Curry dip is a dip most often used as an accompaniment to raw vegetables and celery sticks. The curry dip makes the vegetables appetizing and savory. Curry powder is the main flavoring agent in the curry dip along with seasonings of choice. The curry dip popularly uses mayonnaise as the base with salt, pepper and Tabasco sauce along with dry mustard. Chopped onions are often mixed into the curry dip to give it some texture. The curry dip may be made spicier with the use of red pepper flakes or chopped chilies.
Curry Dip is basically a South African flavoured dip prepared using a combination of certain typically African constituents. Special ingredients such as Malawi curry powder, commercial salsa, minced garlic, and Worcestershire sauce in specific quantities may be used in this dip. Certain herbs and spices may also be employed in the preparation of the Curry dip. This may be used as an accompaniment to breads and as dips to have with fritters and other African Appetizers and snacks.
The Cape Malay community residing in Cape Town, South Africa, boasts of a history that dates back to the early 17th Century. It has its origins firmly entrenched in the South-eastern regions of Asia. Centuries of experimentation and fusion have resulted in mild, subtle, sweet, and flavour-intense curries and dips that have an aromatic fragrance.
Ingredients and Preparation
The Curry dip is quite simple and quick to make. However, it is best prepared in advance and then refrigerated overnight to allow the flavours to mingle and develop with time. The texture, appearance and preparation are quite similar to hummus.
Mild Cape Malay Curry Dip is prepared using fat-free plain Greek yogurt, fresh ground fenugreek, cumin, turmeric, coriander, cardamom, black pepper, mustard powders with a pinch of ground cloves, with salt and olive oil as the main ingredients.
Optionally, Malawi curry powder, commercial salsa, minced garlic, and Worcestershire sauce, in specific quantities, can be blended with yoghurt to produce the Curry dip.

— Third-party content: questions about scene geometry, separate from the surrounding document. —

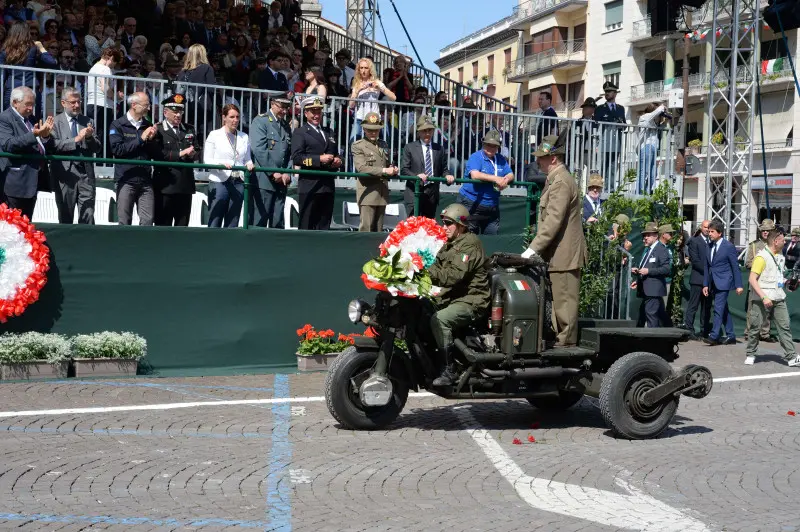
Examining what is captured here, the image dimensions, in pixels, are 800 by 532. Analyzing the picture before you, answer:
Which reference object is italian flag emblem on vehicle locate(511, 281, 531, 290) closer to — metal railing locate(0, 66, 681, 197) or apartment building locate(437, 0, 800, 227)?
metal railing locate(0, 66, 681, 197)

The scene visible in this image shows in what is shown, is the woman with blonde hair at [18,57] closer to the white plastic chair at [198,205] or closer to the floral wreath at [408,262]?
the white plastic chair at [198,205]

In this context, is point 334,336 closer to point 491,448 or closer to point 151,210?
point 151,210

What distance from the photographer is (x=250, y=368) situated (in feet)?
41.9

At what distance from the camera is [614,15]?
6662 centimetres

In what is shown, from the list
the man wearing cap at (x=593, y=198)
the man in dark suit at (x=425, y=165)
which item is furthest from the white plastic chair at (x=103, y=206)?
the man wearing cap at (x=593, y=198)

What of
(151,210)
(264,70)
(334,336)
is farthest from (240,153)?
(264,70)

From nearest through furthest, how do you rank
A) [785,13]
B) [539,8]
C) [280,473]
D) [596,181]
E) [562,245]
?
[280,473]
[562,245]
[596,181]
[785,13]
[539,8]

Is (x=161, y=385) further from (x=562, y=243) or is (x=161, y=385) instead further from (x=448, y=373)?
(x=562, y=243)

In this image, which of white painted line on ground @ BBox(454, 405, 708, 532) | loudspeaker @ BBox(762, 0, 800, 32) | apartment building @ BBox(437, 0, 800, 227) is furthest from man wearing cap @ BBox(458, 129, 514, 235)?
apartment building @ BBox(437, 0, 800, 227)

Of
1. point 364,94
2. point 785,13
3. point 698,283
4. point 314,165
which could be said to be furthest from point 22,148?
point 785,13

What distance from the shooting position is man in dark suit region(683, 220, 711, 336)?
17594 mm

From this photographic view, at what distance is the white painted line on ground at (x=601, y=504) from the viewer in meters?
6.66

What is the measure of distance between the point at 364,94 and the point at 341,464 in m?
8.91

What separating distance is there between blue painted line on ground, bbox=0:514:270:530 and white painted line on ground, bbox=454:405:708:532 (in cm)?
189
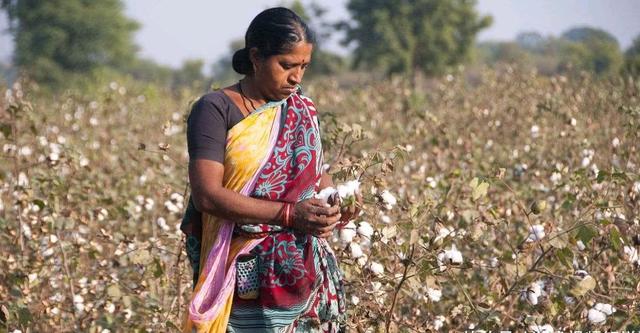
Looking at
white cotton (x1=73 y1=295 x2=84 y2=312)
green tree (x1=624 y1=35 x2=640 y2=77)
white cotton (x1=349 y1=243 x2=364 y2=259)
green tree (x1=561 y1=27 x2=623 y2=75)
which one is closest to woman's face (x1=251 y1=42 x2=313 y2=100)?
white cotton (x1=349 y1=243 x2=364 y2=259)

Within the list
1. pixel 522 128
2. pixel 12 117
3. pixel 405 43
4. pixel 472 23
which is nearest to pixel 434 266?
pixel 12 117

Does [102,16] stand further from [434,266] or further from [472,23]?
[434,266]

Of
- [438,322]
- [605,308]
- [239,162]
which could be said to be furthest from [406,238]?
[239,162]

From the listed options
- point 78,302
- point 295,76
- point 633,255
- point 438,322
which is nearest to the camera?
point 295,76

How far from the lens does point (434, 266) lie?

All ingredients need to be stirred together till well combined to produce a homogenous mixture. This blend is then covered and refrigerated for a minimum of two hours or preferably overnight before use. This Curry Dip may be served garnished with some fresh herbs, if desired.
The curry dip can be served along with potato/cassava/yam chips, fries, crackers or snacks like akkra, boiled cassava among others.
A serving size of 2 Tablespoons provides-
Calories 44, Carbohydrate 7g, Fat 1g, Cholesterol 2mg, Protein 3g, Dietary Fiber 1g, Sodium 35mg, and Potassium 173mg.
• The Curry dip can be served along with fresh crunchy vegetable sticks like carrots, beetroot, cucumber and cherry tomatoes. This adds great value to the item providing vitamins, minerals and anti-oxidant nutrients. Instead of high fat fried snacks this would be a more healthy low fat, low cholesterol, low sodium option, suited for persons who wish to lose weight, or suffer from diabetes, elevated cholesterol and blood pressure concerns.
• A whole wheat flatbread with boiled, spiced red kidney beans and some lettuce, tomato, cabbage, onion strips with the curry dip spread on top, some added herbs, can be formed into a roll. This would result in a satiating, nutrient- rich, protein and fibre full meal.